Copy, without any change, the part of the records that opens with the line containing "From farthest to" and closes with the line containing "Answer: man in", including both of those lines.

====== Material ======

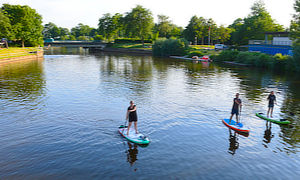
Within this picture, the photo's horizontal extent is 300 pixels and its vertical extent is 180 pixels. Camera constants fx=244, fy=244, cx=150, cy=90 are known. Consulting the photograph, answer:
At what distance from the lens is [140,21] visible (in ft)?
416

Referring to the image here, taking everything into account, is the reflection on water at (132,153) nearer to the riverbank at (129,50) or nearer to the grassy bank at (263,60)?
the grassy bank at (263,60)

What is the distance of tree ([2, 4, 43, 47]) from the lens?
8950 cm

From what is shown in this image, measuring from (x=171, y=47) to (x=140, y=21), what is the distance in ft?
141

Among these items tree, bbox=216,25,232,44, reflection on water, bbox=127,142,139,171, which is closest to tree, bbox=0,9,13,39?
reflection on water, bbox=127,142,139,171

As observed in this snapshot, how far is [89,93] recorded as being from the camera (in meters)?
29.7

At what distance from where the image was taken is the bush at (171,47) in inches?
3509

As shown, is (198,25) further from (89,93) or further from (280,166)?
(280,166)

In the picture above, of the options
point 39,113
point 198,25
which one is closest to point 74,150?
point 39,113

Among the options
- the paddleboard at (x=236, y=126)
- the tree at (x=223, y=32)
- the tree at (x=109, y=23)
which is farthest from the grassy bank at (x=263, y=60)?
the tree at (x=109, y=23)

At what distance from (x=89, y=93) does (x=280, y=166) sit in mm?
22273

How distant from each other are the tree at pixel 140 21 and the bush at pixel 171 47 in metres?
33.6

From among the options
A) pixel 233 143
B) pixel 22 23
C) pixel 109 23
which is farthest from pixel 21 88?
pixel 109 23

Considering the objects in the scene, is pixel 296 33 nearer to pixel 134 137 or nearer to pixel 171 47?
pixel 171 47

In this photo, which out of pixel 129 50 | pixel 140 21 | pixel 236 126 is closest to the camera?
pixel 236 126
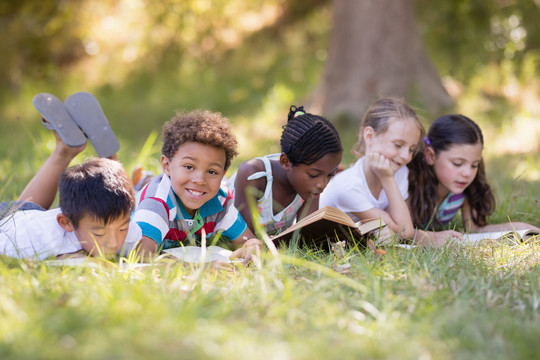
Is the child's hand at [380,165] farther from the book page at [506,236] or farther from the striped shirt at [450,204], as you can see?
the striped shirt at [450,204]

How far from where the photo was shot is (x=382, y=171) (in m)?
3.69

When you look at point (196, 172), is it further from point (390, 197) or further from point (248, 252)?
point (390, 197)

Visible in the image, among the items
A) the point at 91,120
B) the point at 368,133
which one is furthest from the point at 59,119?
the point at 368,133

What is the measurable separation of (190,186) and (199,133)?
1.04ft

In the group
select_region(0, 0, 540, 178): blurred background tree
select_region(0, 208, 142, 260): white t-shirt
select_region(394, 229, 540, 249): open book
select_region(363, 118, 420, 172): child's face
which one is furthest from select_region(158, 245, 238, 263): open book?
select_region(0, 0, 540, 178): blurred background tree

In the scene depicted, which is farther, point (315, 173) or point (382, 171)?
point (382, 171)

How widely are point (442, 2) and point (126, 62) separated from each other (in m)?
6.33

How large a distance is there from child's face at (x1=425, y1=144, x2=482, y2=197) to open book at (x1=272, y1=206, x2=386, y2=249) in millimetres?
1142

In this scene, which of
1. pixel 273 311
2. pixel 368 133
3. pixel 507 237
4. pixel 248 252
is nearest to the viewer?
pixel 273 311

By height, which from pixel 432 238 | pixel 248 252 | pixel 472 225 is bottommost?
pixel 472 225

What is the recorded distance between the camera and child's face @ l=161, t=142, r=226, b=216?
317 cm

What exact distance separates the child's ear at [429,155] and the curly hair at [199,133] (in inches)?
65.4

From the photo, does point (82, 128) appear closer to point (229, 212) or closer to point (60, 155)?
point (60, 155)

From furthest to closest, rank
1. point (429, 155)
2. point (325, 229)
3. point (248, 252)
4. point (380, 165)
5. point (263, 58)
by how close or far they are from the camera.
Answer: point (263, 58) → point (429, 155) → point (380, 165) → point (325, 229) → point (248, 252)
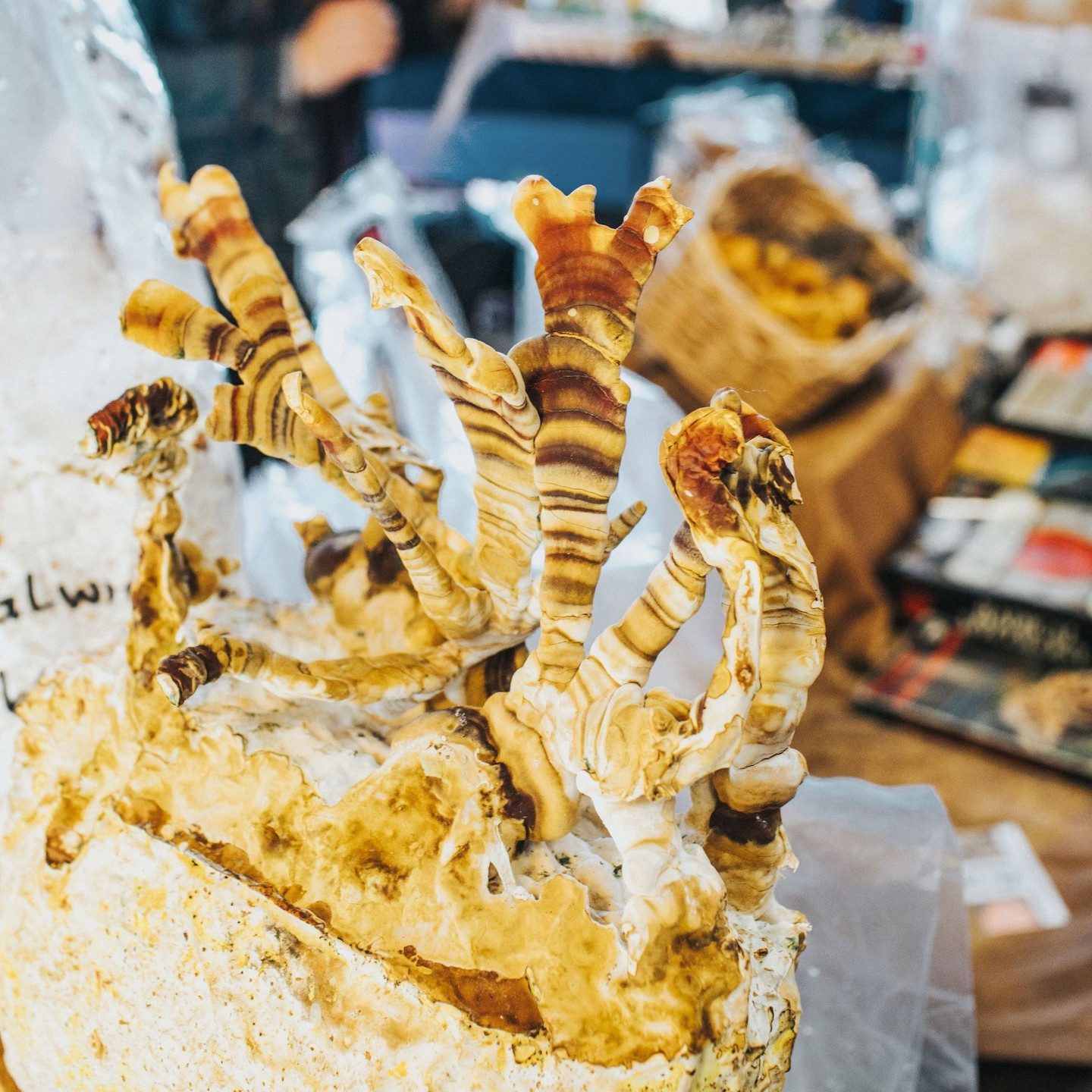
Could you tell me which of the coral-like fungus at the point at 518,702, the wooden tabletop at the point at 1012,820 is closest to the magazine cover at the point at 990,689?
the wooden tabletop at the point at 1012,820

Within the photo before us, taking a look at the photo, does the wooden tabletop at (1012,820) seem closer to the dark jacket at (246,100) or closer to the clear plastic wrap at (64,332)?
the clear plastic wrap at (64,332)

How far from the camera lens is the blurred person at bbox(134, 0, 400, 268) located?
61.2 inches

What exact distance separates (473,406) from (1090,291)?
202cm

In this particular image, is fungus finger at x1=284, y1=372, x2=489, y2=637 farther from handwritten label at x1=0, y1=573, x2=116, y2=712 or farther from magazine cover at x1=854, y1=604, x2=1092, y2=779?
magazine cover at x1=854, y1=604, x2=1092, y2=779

======
====== Material ======

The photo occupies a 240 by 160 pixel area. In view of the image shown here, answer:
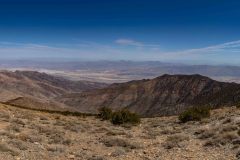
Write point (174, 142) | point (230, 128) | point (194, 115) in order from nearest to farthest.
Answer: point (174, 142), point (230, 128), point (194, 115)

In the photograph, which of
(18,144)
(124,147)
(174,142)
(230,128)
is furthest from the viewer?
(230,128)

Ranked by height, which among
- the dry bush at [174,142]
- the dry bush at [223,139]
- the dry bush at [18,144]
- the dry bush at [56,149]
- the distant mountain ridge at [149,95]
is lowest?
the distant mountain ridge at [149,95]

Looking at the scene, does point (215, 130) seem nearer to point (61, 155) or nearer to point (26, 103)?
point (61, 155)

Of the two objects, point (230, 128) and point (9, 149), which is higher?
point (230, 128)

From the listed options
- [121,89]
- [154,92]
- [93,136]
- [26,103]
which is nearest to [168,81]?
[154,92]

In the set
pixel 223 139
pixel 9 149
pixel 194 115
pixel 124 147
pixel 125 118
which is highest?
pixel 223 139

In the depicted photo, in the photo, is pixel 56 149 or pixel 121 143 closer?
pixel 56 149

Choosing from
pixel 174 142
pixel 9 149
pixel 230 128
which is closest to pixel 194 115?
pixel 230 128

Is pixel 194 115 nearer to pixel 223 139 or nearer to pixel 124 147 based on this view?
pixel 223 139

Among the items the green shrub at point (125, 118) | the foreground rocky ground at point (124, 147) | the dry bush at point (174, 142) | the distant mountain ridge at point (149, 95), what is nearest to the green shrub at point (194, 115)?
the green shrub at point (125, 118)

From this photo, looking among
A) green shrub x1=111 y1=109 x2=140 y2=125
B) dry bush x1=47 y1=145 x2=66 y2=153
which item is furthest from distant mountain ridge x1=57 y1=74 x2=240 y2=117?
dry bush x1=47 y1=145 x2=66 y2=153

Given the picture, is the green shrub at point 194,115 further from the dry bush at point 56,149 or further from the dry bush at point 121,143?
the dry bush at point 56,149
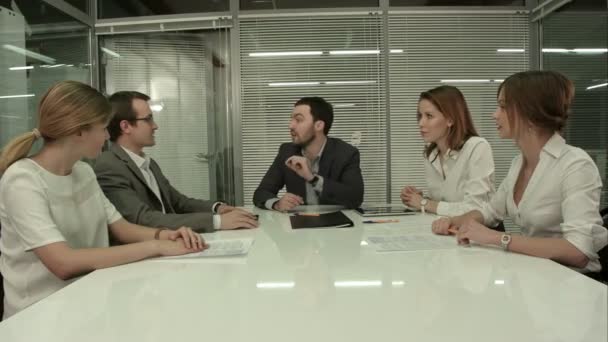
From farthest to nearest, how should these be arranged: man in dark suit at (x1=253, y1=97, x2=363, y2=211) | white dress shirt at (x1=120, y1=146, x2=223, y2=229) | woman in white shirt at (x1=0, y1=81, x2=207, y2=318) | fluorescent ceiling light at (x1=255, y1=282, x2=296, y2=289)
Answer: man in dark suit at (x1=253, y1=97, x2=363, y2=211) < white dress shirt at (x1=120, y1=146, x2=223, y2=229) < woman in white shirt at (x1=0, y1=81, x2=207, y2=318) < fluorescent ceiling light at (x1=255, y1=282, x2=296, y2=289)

======

## Solved problem
From farthest to nearest, how should these be arranged: man in dark suit at (x1=253, y1=97, x2=363, y2=211) | white dress shirt at (x1=120, y1=146, x2=223, y2=229) | woman in white shirt at (x1=0, y1=81, x2=207, y2=318) | fluorescent ceiling light at (x1=255, y1=282, x2=296, y2=289)
Answer: man in dark suit at (x1=253, y1=97, x2=363, y2=211) < white dress shirt at (x1=120, y1=146, x2=223, y2=229) < woman in white shirt at (x1=0, y1=81, x2=207, y2=318) < fluorescent ceiling light at (x1=255, y1=282, x2=296, y2=289)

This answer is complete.